Si ! Il y a eu contrepartie, contrairement à ce que prétendent les socialistes de façon récurrente.
Alors que les banques n’en avaient généralement pas eu besoin (elles ont eu des pressions pour accepter cette aide), cela a rapporté à l’État 4 milliards d’euros, soit plus que le montant
supposé, à savoir 2,5 milliards d’euros (en fait 7,5 milliards d’euros sur cinq ans), des 60 000
postes de fonctionnaires de l’Éducation nationale que François Hollande voudrait créer.
Indécision
L’un des talons d’Achille de François Hollande est celui de ne pas vouloir prendre clairement position. Cela
lui a permis de préserver son esprit consensuel mais il est des moments où il faut prendre des décisions, quitte à décevoir certains.
Martine Aubry, qui est capable de trancher clairement, a montré depuis trois ans que la
gestion d’un parti nécessitait plus cette capacité à prendre des décisions pour faire revivre les idées que cette chape de plomb du consensus sans saveur.
Ce 22 octobre 2011, François Hollande a illustré une nouvelle fois cette aptitude à l’indécision, qui
pourrait d’ailleurs être interprétée comme une savante habileté politique, sur la question du nucléaire sur qui se focalisent es négociations avec les écologistes : « Un homme seul ne peut pas décider de tout,
sur tout, pour tout. Un pouvoir même légitime ne peut s’arroger le monopole de l’action publique. (…) Les citoyens doivent avoir leur mot à dire sur les grandes décisions qui les concernent,
c’est la démocratie participative [chère à Ségolène]. Elle trouvera sa place dans le grand débat que nous ouvrirons au lendemain de l’élection présidentielle sur l’avenir énergétique de la
France. ».
Stratégie de campagne
Maintenant, François Hollande va devoir choisir entre deux tournures de campagne d’ici le 22 avril 2012 (le
premier tour).

──────

§ **Travail demandé**
Reproduisez à l’identique le passage de l’extrait sur François Hollande qui va de « Si ! Il y a » jusqu’à « Hollande voudrait créer. ».

──────

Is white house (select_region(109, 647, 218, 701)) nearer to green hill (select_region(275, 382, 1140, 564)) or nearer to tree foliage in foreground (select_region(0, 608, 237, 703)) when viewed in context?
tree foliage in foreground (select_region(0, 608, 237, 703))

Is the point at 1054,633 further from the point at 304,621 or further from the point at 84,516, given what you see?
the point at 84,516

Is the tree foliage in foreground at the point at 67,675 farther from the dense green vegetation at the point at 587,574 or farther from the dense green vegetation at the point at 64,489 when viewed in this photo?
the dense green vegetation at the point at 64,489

──────

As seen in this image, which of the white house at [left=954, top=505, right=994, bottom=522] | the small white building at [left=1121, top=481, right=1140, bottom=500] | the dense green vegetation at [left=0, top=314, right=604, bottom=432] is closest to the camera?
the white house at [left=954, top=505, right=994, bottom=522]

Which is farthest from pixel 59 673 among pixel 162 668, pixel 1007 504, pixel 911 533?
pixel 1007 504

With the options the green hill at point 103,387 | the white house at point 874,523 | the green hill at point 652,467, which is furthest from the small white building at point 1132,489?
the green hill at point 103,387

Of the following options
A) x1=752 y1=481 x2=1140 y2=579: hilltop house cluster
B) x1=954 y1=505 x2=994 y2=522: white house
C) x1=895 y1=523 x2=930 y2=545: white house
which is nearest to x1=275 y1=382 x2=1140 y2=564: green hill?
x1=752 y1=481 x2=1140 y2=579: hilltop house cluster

──────

§ **Réponse proposée**
Si ! Il y a eu contrepartie, contrairement à ce que prétendent les socialistes de façon récurrente.
Alors que les banques n’en avaient généralement pas eu besoin (elles ont eu des pressions pour accepter cette aide), cela a rapporté à l’État 4 milliards d’euros, soit plus que le montant
supposé, à savoir 2,5 milliards d’euros (en fait 7,5 milliards d’euros sur cinq ans), des 60 000
postes de fonctionnaires de l’Éducation nationale que François Hollande voudrait créer.